::: Lesetext :::

Wegweisende Methodenentwicklung in der Glyko-Forschung, also zur Funktionsbestimmung von Zuckerstrukturen an Zelloberflächen, erhielt jüngst mit der Vergabe des Chemie-Nobelpreises an Carolyn Bertozzi große Anerkennung. Die Erforschung der Klasse von süß-fettigen Molekülen, sogenannten Glykolipiden, ist hingegen ein relativ neues, aufstrebendes Forschungsfeld. Die Chemikerin Evelyn Rampler von der Universität Wien und ihre Kolleginnen und Kollegen liefern mit ihrer neuen Studie wertvolle Grundlagenforschung. Aufbauend auf hochempfindlichen Verfahren wie der Massenspektrometrie (ein Verfahren zum Messen der Masse von Atomen oder Molekülen) kann heute die notwendige Strukturaufklärung für Glykolipide durchgeführt werden.
Ziel der aktuellen Studie war es, eine Methode und Datenauswertung für eine bestimmte, bisher nicht gut messbare Klasse an Glykolipiden zu entwickeln: sogenannte Ganglioside, deren Zusammensetzung sich auf der Zellmembran während der Ausdifferenzierung von Stammzellen ändert.
"Mit den bisherigen Ansätzen war es nicht möglich, die vielfältigen Funktionen der Ganglioside in Alzheimer, Demenz oder Krebs aufzuklären, da ihnen die notwendige Empfindlichkeit fehlte. Mit unserer neuen Methode stellen wir nun ein Werkzeug zur umfassenden Analyse von Gangliosiden zur Verfügung", so Evelyn Rampler, Gruppenleiterin am Institut für Analytische Chemie der Universität Wien.
In einem Forschungskonsortium der MedUni Wien und Uni Wien soll nun die Relevanz von Gangliosiden und auch anderen süß-fettigen Molekülen in Krebs untersucht werden. Auch vorstellbar sei es, die Methode mit der bioorthogonalen Markierung von Nobelpreisträgerin Carolyn Bertozzi zu kombinieren, um die Zuckerstrukturen auf Zellen noch eingehender zu untersuchen.

:::

Aufgabe 1 =>
Beantworte zum Text über die Glykolipid-Forschung diese Fragen:
(a) Wer erhielt den Chemie-Nobelpreis für die Methodenentwicklung in der Glyko-Forschung?
(b) Während welchen Vorgangs ändert sich die Zusammensetzung der Ganglioside auf der Zellmembran?
(c) Welche beiden Einrichtungen bilden das Forschungskonsortium, das Ganglioside in Krebs untersuchen soll?
Aufgabe 2 =>
Setze den Text über die Glykolipid-Forschung nach seinem letzten Satz fort.
Die Zeilen weiter unten spielen hierfür keine Rolle.

::: Gegebene Daten :::

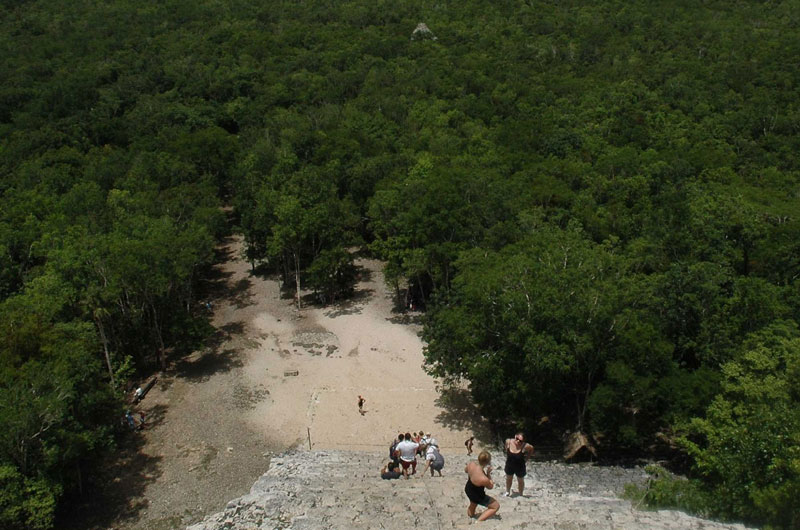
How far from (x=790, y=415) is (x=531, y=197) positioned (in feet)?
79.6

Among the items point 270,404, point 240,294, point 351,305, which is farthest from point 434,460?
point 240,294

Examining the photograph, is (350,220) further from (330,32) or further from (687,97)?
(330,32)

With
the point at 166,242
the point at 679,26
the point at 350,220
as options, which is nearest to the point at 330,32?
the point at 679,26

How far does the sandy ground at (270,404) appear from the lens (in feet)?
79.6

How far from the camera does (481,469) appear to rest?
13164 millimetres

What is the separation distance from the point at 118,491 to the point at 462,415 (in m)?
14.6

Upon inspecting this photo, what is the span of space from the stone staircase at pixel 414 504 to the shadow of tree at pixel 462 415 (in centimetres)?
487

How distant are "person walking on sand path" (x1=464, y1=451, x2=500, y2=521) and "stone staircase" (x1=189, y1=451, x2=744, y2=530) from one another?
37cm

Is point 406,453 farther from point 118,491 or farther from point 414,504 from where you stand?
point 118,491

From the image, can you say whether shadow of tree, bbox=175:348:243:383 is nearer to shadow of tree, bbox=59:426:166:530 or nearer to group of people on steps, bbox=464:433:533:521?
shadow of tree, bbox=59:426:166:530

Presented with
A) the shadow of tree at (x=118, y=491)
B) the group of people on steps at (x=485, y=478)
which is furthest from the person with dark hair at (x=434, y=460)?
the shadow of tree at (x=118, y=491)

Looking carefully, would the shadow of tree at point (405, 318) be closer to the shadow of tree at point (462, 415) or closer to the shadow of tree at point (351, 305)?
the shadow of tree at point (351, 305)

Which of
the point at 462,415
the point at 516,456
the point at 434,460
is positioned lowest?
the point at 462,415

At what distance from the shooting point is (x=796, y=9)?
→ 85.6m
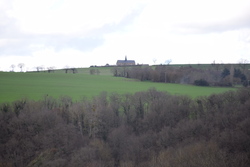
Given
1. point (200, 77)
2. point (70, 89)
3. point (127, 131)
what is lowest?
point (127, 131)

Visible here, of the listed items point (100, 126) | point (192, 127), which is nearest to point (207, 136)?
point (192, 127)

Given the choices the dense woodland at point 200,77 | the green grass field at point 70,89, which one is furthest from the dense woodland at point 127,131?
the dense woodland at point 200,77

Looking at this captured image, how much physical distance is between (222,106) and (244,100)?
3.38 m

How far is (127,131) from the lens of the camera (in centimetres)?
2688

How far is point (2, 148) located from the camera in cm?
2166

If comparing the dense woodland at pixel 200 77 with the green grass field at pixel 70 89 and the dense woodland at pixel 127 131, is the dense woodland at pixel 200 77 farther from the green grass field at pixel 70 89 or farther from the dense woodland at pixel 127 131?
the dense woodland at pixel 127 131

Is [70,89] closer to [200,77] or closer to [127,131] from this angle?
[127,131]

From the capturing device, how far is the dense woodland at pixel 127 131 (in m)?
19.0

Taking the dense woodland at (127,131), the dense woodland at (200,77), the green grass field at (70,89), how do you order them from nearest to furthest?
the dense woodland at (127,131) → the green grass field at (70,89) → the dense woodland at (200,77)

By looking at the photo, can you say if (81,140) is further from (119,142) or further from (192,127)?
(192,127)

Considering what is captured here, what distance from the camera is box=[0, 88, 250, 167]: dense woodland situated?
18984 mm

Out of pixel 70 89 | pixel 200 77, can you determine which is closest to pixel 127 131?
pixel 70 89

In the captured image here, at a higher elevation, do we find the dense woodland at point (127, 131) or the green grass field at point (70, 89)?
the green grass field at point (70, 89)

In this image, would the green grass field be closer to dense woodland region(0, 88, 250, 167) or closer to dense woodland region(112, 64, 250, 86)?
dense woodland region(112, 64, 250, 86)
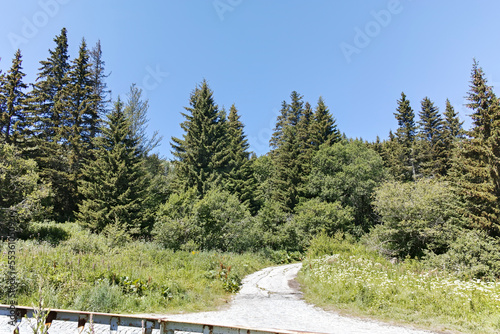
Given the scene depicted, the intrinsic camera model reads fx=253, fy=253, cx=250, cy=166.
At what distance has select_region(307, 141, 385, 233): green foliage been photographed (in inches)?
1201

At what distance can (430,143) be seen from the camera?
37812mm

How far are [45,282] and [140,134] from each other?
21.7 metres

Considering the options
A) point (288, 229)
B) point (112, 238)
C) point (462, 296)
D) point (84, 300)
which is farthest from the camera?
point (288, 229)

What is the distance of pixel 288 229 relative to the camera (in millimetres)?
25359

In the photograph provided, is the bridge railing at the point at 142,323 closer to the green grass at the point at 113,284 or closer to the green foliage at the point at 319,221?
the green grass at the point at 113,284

:::
::: Gegebene Daten :::

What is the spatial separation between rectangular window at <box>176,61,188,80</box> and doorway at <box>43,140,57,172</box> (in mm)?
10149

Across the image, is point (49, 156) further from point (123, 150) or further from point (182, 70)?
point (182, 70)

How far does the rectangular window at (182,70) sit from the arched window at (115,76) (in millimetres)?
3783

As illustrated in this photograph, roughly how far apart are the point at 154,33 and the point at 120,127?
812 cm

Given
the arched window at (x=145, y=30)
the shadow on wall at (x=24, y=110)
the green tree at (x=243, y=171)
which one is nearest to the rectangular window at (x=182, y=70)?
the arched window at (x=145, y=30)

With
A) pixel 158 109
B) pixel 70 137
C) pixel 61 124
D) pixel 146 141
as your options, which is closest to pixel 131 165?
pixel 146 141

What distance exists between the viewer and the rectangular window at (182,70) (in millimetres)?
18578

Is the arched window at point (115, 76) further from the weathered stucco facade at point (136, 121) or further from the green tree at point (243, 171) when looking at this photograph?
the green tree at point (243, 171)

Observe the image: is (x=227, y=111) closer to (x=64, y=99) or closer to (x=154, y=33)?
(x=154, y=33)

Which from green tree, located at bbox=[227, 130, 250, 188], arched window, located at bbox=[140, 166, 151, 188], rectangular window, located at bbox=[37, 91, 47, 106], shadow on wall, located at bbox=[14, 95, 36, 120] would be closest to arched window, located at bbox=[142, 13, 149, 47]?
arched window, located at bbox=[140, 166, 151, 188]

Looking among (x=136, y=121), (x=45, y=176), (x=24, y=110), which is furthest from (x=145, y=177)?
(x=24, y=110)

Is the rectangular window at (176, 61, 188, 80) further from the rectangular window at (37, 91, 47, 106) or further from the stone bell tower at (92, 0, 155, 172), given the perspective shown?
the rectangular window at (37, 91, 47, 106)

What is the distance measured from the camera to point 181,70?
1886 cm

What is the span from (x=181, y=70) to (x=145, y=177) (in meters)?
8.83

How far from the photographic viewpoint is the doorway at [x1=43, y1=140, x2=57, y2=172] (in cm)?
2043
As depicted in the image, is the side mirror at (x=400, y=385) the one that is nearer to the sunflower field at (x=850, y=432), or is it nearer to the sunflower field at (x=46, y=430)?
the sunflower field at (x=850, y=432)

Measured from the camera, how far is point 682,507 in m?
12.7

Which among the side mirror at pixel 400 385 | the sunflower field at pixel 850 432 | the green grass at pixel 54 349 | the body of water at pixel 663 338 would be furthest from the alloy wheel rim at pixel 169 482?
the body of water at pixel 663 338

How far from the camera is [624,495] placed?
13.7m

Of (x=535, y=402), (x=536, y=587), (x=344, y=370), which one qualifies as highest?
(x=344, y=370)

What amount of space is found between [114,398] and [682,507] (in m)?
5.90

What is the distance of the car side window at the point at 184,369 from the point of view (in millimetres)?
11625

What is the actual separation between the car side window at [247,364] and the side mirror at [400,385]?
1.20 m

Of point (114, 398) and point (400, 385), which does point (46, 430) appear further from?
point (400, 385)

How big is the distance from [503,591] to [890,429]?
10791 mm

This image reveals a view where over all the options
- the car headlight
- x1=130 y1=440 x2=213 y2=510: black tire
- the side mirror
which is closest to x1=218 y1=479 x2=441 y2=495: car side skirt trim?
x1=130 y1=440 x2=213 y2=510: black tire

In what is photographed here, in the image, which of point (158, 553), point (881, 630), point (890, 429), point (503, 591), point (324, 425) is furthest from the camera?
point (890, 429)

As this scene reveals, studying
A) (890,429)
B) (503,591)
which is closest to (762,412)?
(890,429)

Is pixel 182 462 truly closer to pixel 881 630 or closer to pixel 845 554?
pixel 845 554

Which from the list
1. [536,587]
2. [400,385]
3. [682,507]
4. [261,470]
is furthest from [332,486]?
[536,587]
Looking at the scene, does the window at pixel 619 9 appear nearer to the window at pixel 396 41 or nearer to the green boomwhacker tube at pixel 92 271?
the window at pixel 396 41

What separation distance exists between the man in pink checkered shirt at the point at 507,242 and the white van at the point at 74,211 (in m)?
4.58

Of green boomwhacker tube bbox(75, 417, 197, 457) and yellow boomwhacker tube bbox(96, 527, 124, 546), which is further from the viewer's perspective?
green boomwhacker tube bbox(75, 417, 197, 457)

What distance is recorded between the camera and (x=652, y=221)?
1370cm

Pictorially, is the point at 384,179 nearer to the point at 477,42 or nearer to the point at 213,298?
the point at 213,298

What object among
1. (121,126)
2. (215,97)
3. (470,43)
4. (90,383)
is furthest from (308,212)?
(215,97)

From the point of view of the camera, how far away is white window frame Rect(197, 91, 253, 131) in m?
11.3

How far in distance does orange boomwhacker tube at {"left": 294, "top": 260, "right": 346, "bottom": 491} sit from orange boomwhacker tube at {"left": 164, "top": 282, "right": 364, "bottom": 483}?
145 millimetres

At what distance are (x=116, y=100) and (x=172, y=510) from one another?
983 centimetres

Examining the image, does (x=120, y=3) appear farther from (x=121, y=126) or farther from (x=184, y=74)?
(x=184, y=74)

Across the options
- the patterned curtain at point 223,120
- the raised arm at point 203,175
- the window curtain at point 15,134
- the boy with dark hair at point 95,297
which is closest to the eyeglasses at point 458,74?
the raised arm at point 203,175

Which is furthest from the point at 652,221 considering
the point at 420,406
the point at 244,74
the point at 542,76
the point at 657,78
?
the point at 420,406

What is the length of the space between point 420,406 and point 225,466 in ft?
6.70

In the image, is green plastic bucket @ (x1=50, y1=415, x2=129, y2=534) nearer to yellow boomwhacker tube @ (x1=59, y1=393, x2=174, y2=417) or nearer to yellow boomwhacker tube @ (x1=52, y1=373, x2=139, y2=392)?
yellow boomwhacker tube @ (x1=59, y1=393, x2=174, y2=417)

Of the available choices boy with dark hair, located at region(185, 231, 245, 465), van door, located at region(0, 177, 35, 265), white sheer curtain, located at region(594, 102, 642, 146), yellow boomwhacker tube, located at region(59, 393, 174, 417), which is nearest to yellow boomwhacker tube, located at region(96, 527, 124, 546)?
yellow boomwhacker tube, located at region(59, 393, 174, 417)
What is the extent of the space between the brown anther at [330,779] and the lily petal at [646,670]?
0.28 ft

:::

Lösung 1 =>
(a) Carolyn Bertozzi
(b) Während der Ausdifferenzierung von Stammzellen
(c) Die MedUni Wien und die Uni Wien

Lösung 2 =>
"Unsere Studie an menschlichen Stammzellen hat gezeigt, dass sich die vorhandenen Muster von Gangliosiden massiv verändern, je nachdem, welche Zellen oder Gewebe aus den Stammzellen entstehen. Es war daher möglich, neue Marker für verschiedene Zelltypen zu identifizieren, die nun noch in unabhängigen Studien mit größeren Stichproben bestätigt werden müssen", sagt Evelyn Rampler.
"Mit Hilfe unserer neuen Methode, basierend auf der Massenspektrometrie, konnten wir die molekulare Vielfalt der Ganglioside in einem bisher noch nicht dagewesenen Detailgrad messen und beschreiben", so Erstautorin und Chemikerin Katharina Hohenwallner von der Universität Wien.
Zum Erfolg trugen auch Experimente mit Stammzellen bei, durchgeführt von Dominik Egger vom Institut für Zell- und Gewebekulturtechnologien der BOKU Wien. Zudem wurde die Software "Lipid Data Analyzer" für Ganglioside gemeinsam mit Forscherinnen und Forschern von der Universität Graz (Institut für Pharmazeutische Wissenschaften) adaptiert.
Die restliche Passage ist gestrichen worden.